[SET PROBLEM]
Begin with the line containing "How far is cabinet" and copy each line exactly through the last line of the entries, inclusive.

[SUPPLIED DATA]
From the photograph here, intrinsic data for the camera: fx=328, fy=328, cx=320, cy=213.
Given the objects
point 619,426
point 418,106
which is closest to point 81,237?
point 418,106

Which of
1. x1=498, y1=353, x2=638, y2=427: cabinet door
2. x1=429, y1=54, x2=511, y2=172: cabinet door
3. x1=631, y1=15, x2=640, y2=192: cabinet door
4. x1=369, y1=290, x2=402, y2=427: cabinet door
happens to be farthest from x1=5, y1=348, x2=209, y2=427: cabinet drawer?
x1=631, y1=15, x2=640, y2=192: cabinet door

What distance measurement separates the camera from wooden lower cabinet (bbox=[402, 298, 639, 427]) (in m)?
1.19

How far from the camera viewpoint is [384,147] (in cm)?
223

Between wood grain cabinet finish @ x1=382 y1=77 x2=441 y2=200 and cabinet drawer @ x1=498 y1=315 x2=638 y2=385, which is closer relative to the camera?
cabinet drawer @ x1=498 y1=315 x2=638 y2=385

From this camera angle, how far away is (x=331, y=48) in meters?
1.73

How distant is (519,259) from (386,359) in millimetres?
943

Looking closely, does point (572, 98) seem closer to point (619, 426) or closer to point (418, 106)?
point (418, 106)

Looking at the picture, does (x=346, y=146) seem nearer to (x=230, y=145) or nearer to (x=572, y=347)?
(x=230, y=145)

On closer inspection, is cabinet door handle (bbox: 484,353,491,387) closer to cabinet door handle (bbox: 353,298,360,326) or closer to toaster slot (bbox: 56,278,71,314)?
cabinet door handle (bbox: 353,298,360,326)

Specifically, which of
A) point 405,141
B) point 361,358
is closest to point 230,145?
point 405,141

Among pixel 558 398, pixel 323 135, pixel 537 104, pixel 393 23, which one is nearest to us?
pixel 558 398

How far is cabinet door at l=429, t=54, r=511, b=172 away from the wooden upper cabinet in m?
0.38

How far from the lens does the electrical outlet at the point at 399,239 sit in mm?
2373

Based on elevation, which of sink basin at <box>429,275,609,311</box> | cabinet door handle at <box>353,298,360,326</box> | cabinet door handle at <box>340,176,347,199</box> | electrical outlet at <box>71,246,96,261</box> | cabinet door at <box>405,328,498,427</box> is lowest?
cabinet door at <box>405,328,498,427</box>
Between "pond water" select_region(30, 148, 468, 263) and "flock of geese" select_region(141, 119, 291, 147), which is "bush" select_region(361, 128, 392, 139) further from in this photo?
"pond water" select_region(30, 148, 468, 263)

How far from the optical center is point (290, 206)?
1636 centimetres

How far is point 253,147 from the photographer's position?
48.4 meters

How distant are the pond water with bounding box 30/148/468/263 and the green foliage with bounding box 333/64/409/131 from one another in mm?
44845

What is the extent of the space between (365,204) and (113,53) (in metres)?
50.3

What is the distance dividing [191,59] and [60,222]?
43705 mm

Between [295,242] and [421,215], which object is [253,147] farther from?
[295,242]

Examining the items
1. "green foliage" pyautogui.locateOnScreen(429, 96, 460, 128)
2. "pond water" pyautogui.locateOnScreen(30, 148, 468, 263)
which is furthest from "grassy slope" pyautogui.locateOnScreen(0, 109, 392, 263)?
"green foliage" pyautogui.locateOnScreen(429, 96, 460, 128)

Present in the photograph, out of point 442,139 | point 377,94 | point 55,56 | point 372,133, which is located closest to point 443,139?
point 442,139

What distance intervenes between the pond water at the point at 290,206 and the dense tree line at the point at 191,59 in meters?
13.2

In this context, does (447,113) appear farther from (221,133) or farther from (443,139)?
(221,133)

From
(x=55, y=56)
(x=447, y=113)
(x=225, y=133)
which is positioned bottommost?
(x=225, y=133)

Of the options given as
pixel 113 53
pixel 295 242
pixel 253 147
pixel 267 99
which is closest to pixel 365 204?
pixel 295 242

[EXERCISE RESPONSE]
How far is cabinet door at l=429, t=54, r=511, b=172 away from the wooden upper cabinet in m?
0.38

How far from the lens does the electrical outlet at the point at 399,239 sit in mm?
2373

Based on elevation, which of sink basin at <box>429,275,609,311</box> | cabinet door handle at <box>353,298,360,326</box> | cabinet door handle at <box>340,176,347,199</box> | electrical outlet at <box>71,246,96,261</box> | cabinet door at <box>405,328,498,427</box> is lowest?
cabinet door at <box>405,328,498,427</box>
Between "pond water" select_region(30, 148, 468, 263) and "flock of geese" select_region(141, 119, 291, 147), which is "bush" select_region(361, 128, 392, 139) further from in this photo?
"pond water" select_region(30, 148, 468, 263)

How far from the optical center is point (290, 206)?
1636 centimetres

How far is point 253,147 from the photographer's position?
48.4 meters

How distant are the pond water with bounding box 30/148/468/263 and the green foliage with bounding box 333/64/409/131 from one another in mm?
44845

What is the extent of the space between (365,204) and (113,53) (in metres)?
50.3

What is the distance dividing [191,59] and [60,222]?
43705 mm

Between [295,242] and [421,215], which object is [253,147] farther from?
[295,242]

Examining the items
1. "green foliage" pyautogui.locateOnScreen(429, 96, 460, 128)
2. "pond water" pyautogui.locateOnScreen(30, 148, 468, 263)
which is furthest from "grassy slope" pyautogui.locateOnScreen(0, 109, 392, 263)?
"green foliage" pyautogui.locateOnScreen(429, 96, 460, 128)

Present in the photograph, out of point 442,139 | point 377,94 | point 55,56 | point 372,133, which is located closest to point 443,139?
point 442,139

What distance intervenes between the pond water at the point at 290,206 and the dense tree line at the point at 191,59 in meters?
13.2

In this context, does (447,113) appear farther from (221,133) or farther from (443,139)?
(221,133)

From
(x=55, y=56)
(x=447, y=113)
(x=225, y=133)
which is positioned bottommost?
(x=225, y=133)

Of the options given as
pixel 113 53
pixel 295 242
pixel 253 147
pixel 267 99
which is closest to pixel 365 204?
pixel 295 242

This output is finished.